DESCRIPTION OF THE TASK —
Could you print all the entries below exactly as they appear, omitting the pictures?

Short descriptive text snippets
......

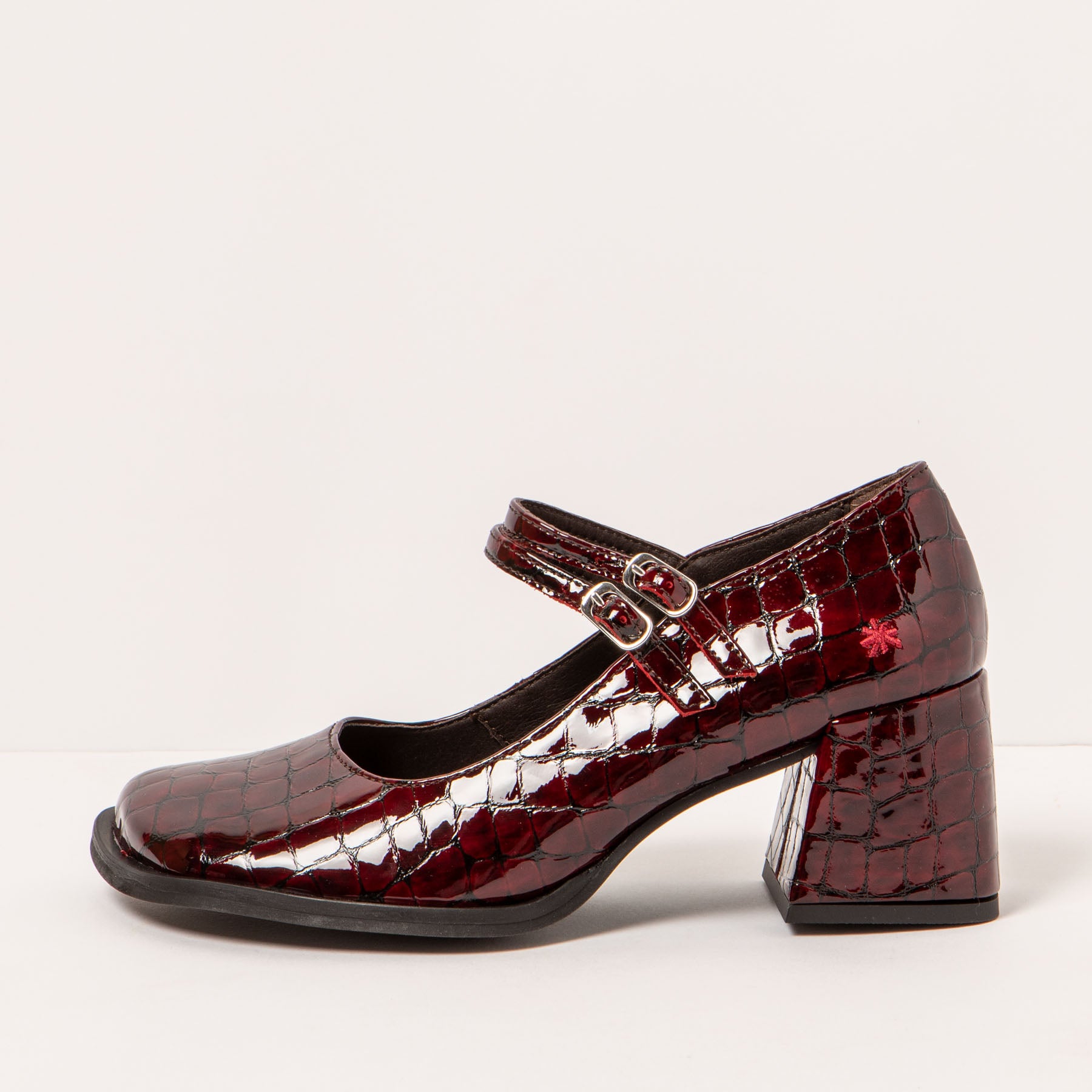 gid://shopify/Product/15694165246284_1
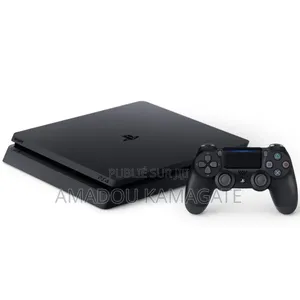 Playstation Ps4 Slim Craquée 
500 Go + 1 Manette - Noir Avec 10 Jeux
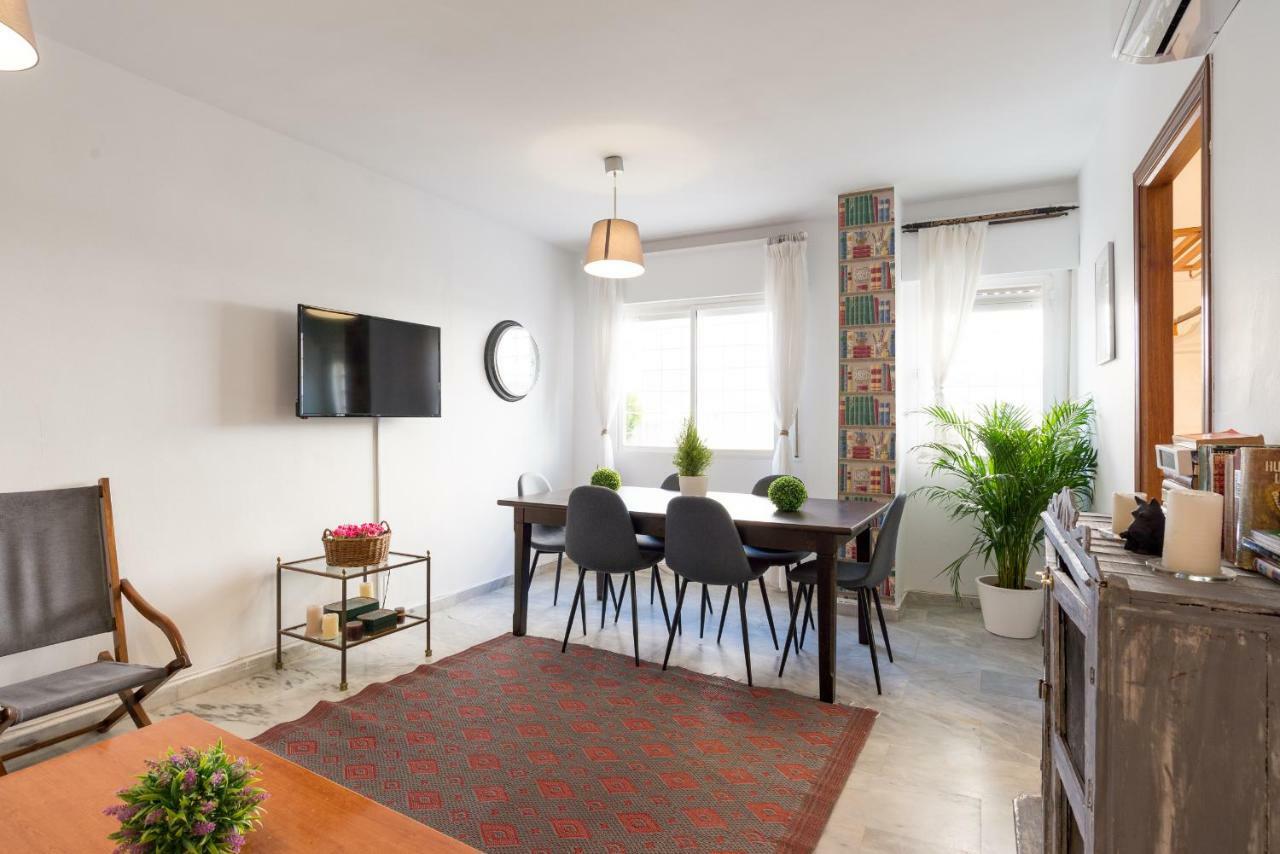 Apartament Ambb-Private Patio-Steps Away From Old Town Malaga Zewnętrze zdjęcie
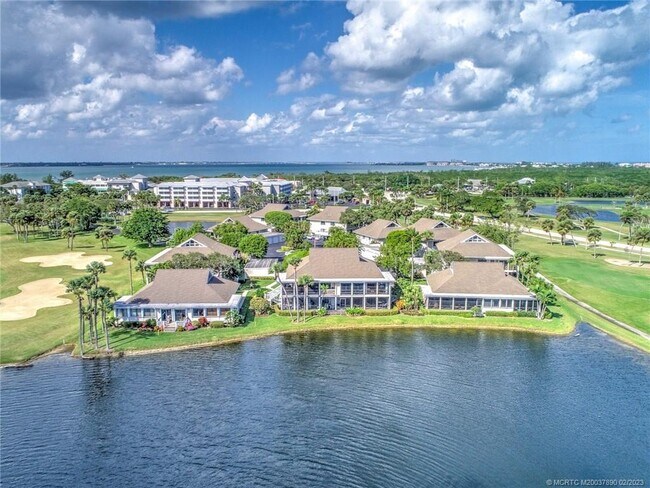 Foto del edificio - 310 Golfview Cir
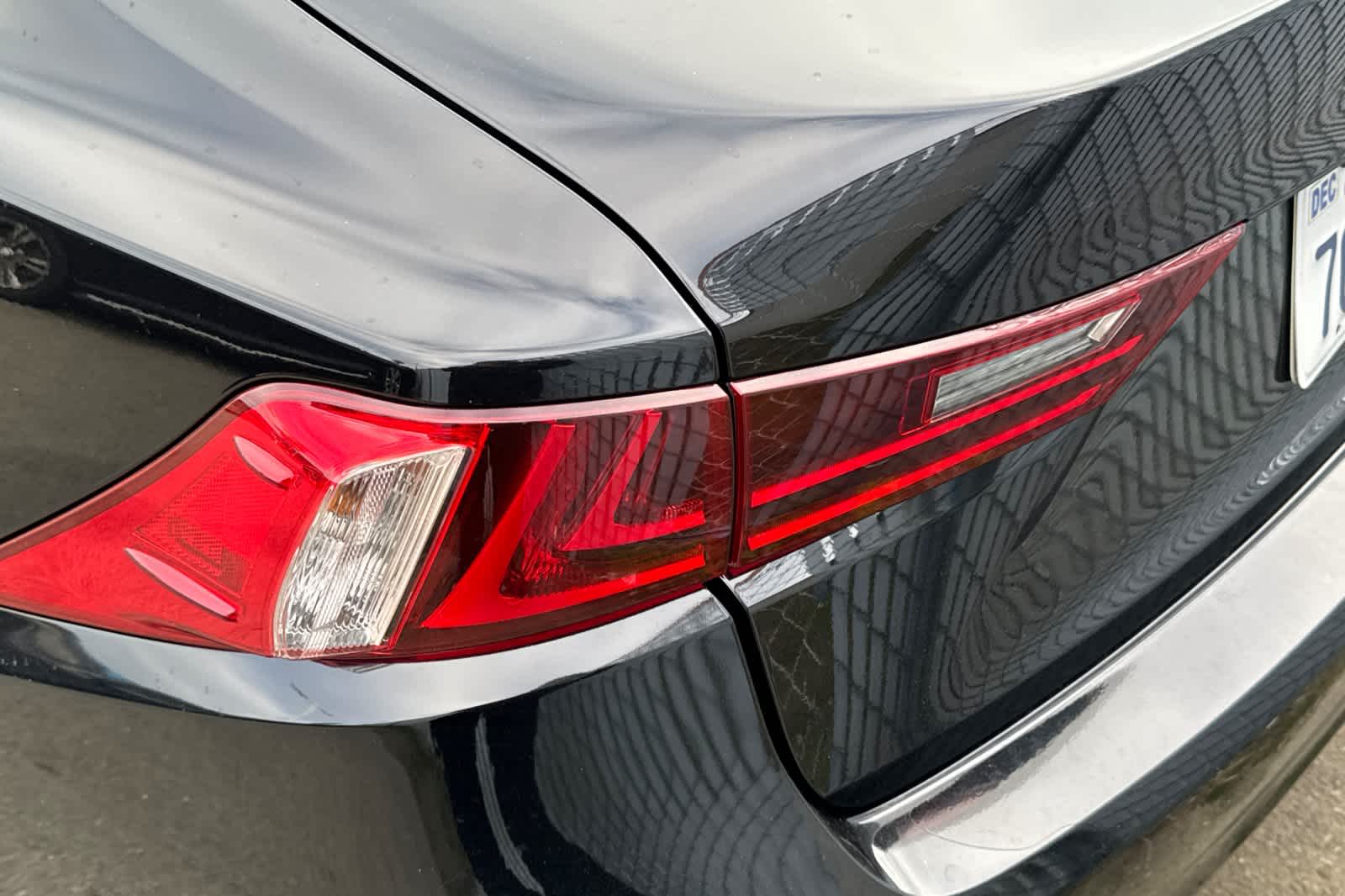 Thumbnail: 2014 Lexus IS - 14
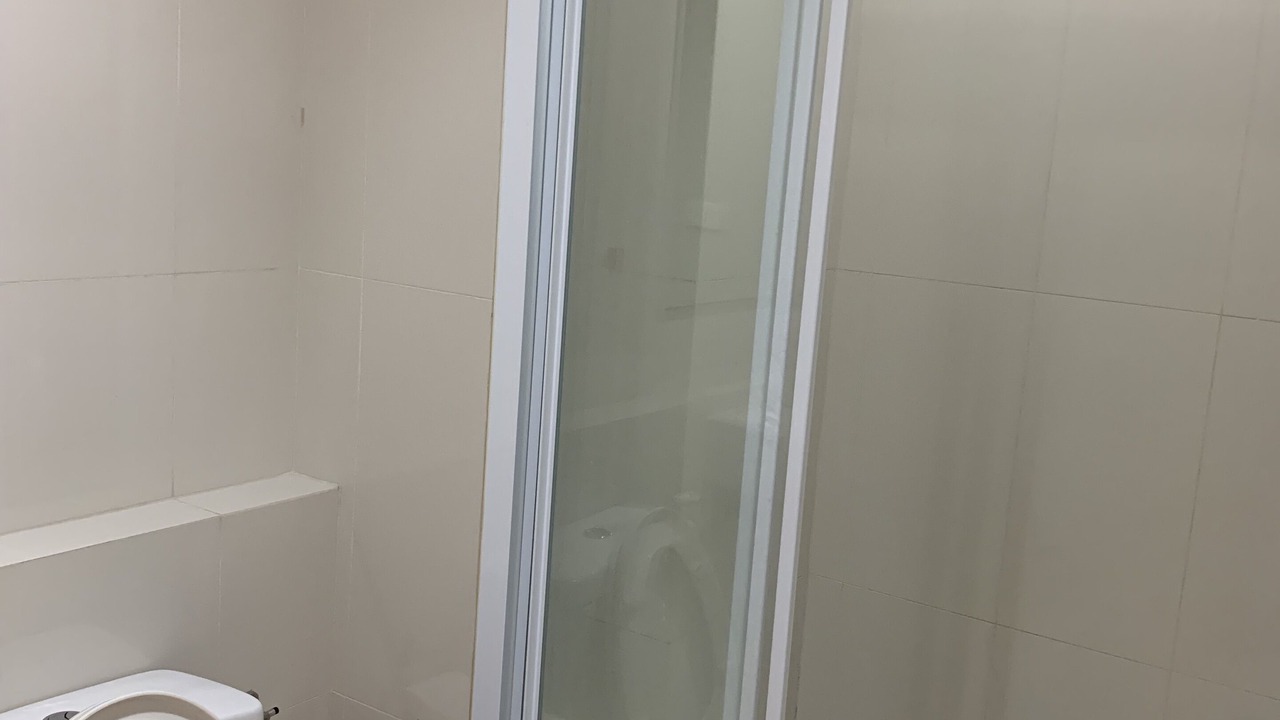 Photo of Bathroom in Pong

......

ANSWER TO THIS TASK —
 gid://shopify/Product/15694165246284_1
 Playstation Ps4 Slim Craquée 
500 Go + 1 Manette - Noir Avec 10 Jeux
 Apartament Ambb-Private Patio-Steps Away From Old Town Malaga Zewnętrze zdjęcie
 Foto del edificio - 310 Golfview Cir
 Thumbnail: 2014 Lexus IS - 14
 Photo of Bathroom in Pong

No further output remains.